Begin SOURCE DOCUMENT
June 4, 2018 / by Ed Walker

 

Waiting

One of our dinner guests, a Parisian, discussing the politics of France, said something like “we feel like we are all waiting.” She explained that the economy is doing will by people with jobs, and the French safety net is strong enough to quell serious problems among the unemployed. But no one is inspired, and the various parties that have dominated French politics are moribund; they haven’t had a new idea in a long time. And so “we are waiting.” The conversation moved on, but that stuck with me. Waiting for what? I also feel like I’m waiting, at least for Trumpian Motion, that hurricane of corruption, lies and intentional cruelty, to subside. But that’s not what our guest was talking about, and it doesn’t explain my feelings either.
End SOURCE DOCUMENT
Begin STORED ROWS
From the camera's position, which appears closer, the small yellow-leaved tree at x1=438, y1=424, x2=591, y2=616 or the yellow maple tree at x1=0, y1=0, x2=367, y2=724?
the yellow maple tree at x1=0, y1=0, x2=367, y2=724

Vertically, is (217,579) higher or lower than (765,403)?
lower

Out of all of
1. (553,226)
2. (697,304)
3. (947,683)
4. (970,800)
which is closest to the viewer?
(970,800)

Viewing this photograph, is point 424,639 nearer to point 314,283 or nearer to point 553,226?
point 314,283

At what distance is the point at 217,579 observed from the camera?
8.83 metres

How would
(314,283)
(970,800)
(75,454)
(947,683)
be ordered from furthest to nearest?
End STORED ROWS
Begin STORED ROWS
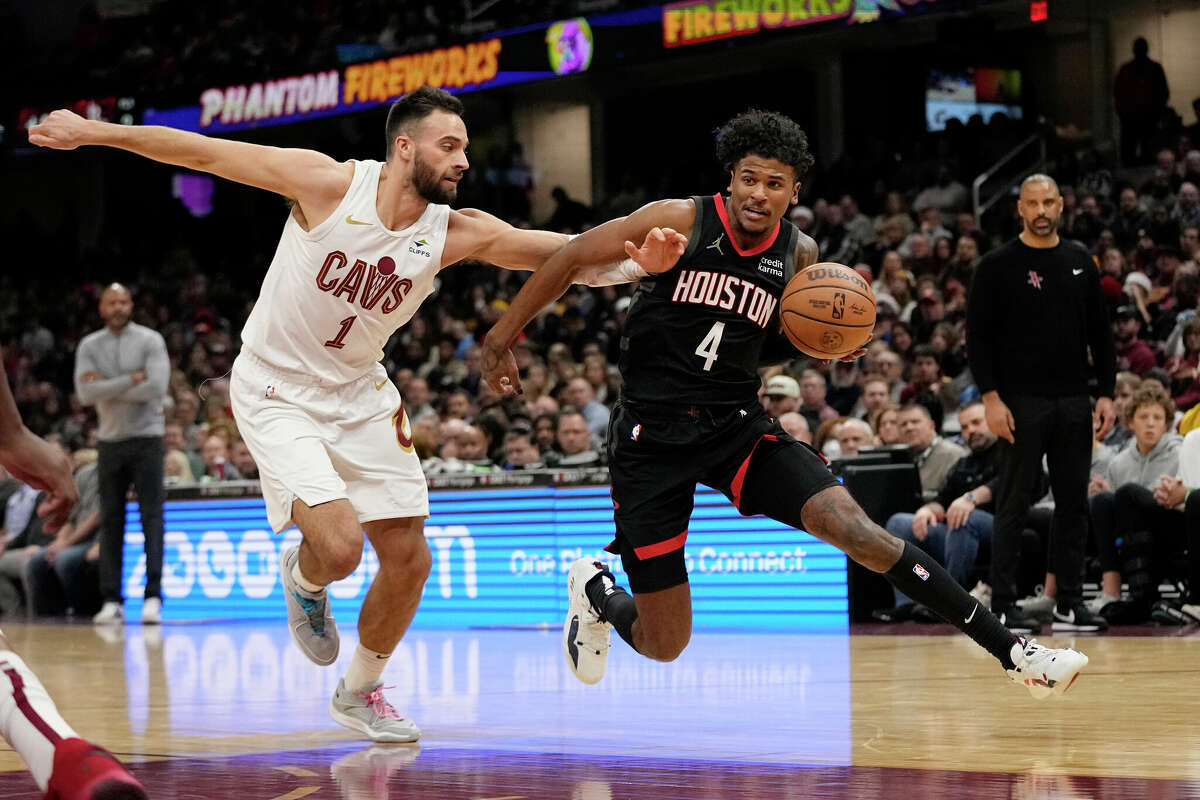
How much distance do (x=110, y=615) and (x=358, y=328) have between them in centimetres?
End STORED ROWS
§ **PROBLEMS TO WORK ON**
• A. The post titled "Waiting" calls Trumpian Motion a "hurricane" made of several things. List each thing it names.
• B. Answer these questions using the post titled "Waiting":
(i) Where is the dinner guest who discussed French politics from?
(ii) According to that guest, what is strong enough to quell serious problems among the unemployed?
(iii) On what date was the post published?
• C. Carry the post titled "Waiting" on past its last sentence, in the same reflective first-person voice.

§ **EXPECTED RESPONSES**
• A.
corruption
lies
intentional cruelty

• B.
(i) Paris. The guest is described as a Parisian.
(ii) The French safety net.
(iii) June 4, 2018.

• C.
In context, I think the problem she described is a feeling of disgust for the French political parties. Francois Hollande, the previous president and a Socialist, was a profound disappointment and didn’t run for reelection. His successor finished a dismal fourth in the first round. The conservative, Francois Filon, was mired in a make-work scandal for his family and finished third. The two who survived to the second round were Marine Le Pen, the right-wing crazy, and Emmanuel Macron, a rich man who started his own party, La Republique En Marche (France On the March, shades of MAGA). Macron won in a landslide, and Le Pen’s party seems to have fallen to schism.

Macron is “business-friendly”, meaning neoliberalish in French terms. He has pushed reforms to the labor laws that are loathed by workers and the subject of massive resistance. Nobody except the rich thinks this will fix anything. The other parties seem irrelevant to our guest. That means there is little to look forward to on the part of the large French left. Something has to change, and she’s waiting.

I too think our party system is moribund. Neither legacy party commands 30% of the voters. The last election was a contest between a competent Democrat and a corrupt cruel liar. We don’t have majority rule here as they do in France, so the corrupt cruel liar was elected.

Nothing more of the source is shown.